Extract to read>

= Digital phobic =

Digital phobic is an informal phrase used to describe a reluctance to become fully immersed in the digital age for being fearful of how it might negatively change or alter everyday life.

The fast-paced development of the digital world in the twenty-first century has contributed to the digital divide becoming a very real problem for a segment of the population for whom a lack of education of, interest in, or access to digital devices has left them excluded from the technological world and fearful of its growing omnipresence.

Digital phobic is part of a growing dictionary of digital vocabulary exploring the social impact of the technological age. The phrase considers the fears associated with technological evolution and change, and acknowledges the possibility of exclusion as a result of a rising reliance on technology in day-to-day life.

==Discourse==
Everyday use of technology has increased dramatically since the turn of the century, significantly impacting both those embracing technological change as well as those reluctant to be a part of it.

A sharp rise in technological innovations during the 21st century has been responsible for changing much of the way we work, socialize, and learn – all of which can be at the foundation of distrust in the technological age. Psychologists, academics and researchers have begun to consider the base of these fears and consider the social, cultural and environmental circumstances which might catalyze someone to becoming 'digital phobic'.

Technophobia is used to discuss a fear of advanced technology in a formal capacity and can stem from a number, and combination of, concerns. With the oncoming of the digital age, worries have broadened from the very earliest fears that technology would eradicate artisanship to concerns over data protection, financial security, identity theft, technical inability and invasion of privacy.

There is no exhaustible list of reasons cited for fearing the digital world and, whilst research into both the cause and consequence of developing a digital phobia remains in its infancy, the presence of digital phobia regardless contributes towards an increasingly comprehensive picture of a series of profiles among digital users.

Recent research from Foresters, an international financial services organization, found 2% of the UK population to fall into this category of internet user. A further breakdown of this statistic, sees the percentage of users in development of a digital phobia increase, with 4% fearful of online shopping for worrying that someone will steal their card details, and 12% fearful that using social media will make it easier for people to find their personal details.

When asked to reason their attitude towards technology as part of this survey, a larger percentage of the UK population were revealed to be fearful of the impact it could be having on more traditional means of doing things. 31% believed technology was preventing us from communicating properly, while 32% thought advances in technology will result in long-held traditions being lost.

Written instruction a>
In the article on digital phobia, what share of the UK population did the Foresters research place in the digital phobic category?

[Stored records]
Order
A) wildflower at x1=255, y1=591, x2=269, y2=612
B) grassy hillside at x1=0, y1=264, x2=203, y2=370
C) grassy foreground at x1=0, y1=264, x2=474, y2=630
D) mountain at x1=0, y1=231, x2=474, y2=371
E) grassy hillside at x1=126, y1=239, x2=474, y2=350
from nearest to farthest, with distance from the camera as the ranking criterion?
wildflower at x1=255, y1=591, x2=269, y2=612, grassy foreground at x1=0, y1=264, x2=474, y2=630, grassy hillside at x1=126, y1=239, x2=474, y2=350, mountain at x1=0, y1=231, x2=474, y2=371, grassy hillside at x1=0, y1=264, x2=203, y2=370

Written instruction b>
Can you render every line of the stored entries as a JSON list of strings, one string per line, leaving out blank lines?

Exercise answer a>
2%

Exercise answer b>
[
  "Order",
  "A) wildflower at x1=255, y1=591, x2=269, y2=612",
  "B) grassy hillside at x1=0, y1=264, x2=203, y2=370",
  "C) grassy foreground at x1=0, y1=264, x2=474, y2=630",
  "D) mountain at x1=0, y1=231, x2=474, y2=371",
  "E) grassy hillside at x1=126, y1=239, x2=474, y2=350",
  "from nearest to farthest, with distance from the camera as the ranking criterion?",
  "wildflower at x1=255, y1=591, x2=269, y2=612, grassy foreground at x1=0, y1=264, x2=474, y2=630, grassy hillside at x1=126, y1=239, x2=474, y2=350, mountain at x1=0, y1=231, x2=474, y2=371, grassy hillside at x1=0, y1=264, x2=203, y2=370"
]